= Excerpted passage =
Poppy seeds add an unexpected touch—and a fun crunch—to these golden frosted cookies. —Mary Jackson, Germantown, Wisconsin
  • Total Time
    Prep: 30 min. + chilling Bake: 10 min./batch + cooling
  • Makes
    about 5-1/2 dozen

Ingredients

  • 1/2 cup butter, softened
  • 1/2 cup shortening
  • 1 cup sugar
  • 1 large egg
  • 1 teaspoon vanilla extract
  • 3 cups all-purpose flour
  • 1 teaspoon baking soda
  • 1 teaspoon salt
  • 1 cup sour cream
  • 1/4 cup poppy seeds
  • FROSTING:
  • 3 tablespoons butter, softened
  • 1-1/2 cups confectioners' sugar
  • 1/2 teaspoon vanilla extract
  • 2 to 3 tablespoons 2% milk
  • Colored sprinkles and colored sugar, optional

Directions

  • In a large bowl, cream the butter, shortening and sugar until light and fluffy. Beat in egg and vanilla. Combine the flour, baking soda and salt; add to creamed mixture alternately with sour cream. Stir in poppy seeds. Cover and refrigerate for 8 hours or until easy to handle.

= Work instruction 1 =
In the poppy seed cookie recipe, how long should the covered dough be refrigerated?
= Work instruction 2 =
Continue the poppy seed cookie recipe from the point where the text stops.
The lines that come next aren't needed for any of this.

= Provided material =
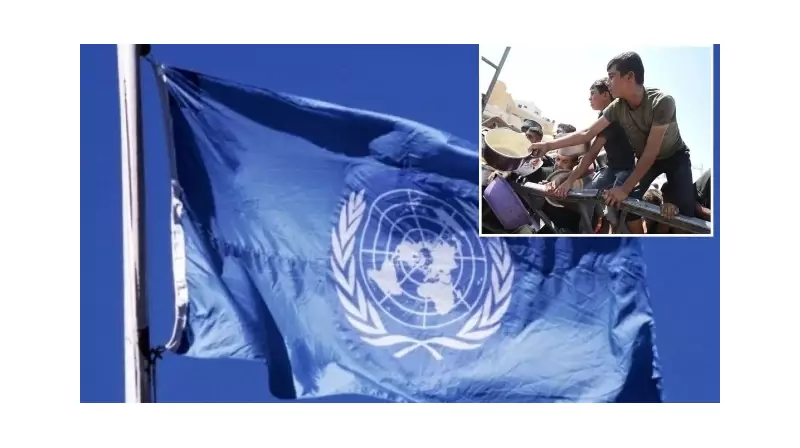 Gazze'de Eğitim Krizi: 660 Bin Çocuk 3 Yıldır Okul Yüzü Görmüyor!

= Task answer 1 =
For 8 hours or until easy to handle.

= Task answer 2 =
  • On a heavily floured surface, roll out dough to 1/8-in. thickness. Cut with floured 2-1/2-in. cookie cutters. Place 2 in. apart on ungreased baking sheets.
  • Bake at 375° for 8-10 minutes or until set and edges are lightly browned. Cool for 2 minutes before removing to wire racks to cool completely.
  • For frosting, in a small bowl, beat the butter, confectioners' sugar, vanilla and enough milk to achieve desired consistency. Lightly frost centers of cookies; sprinkle with colored sprinkles or colored sugar if desired.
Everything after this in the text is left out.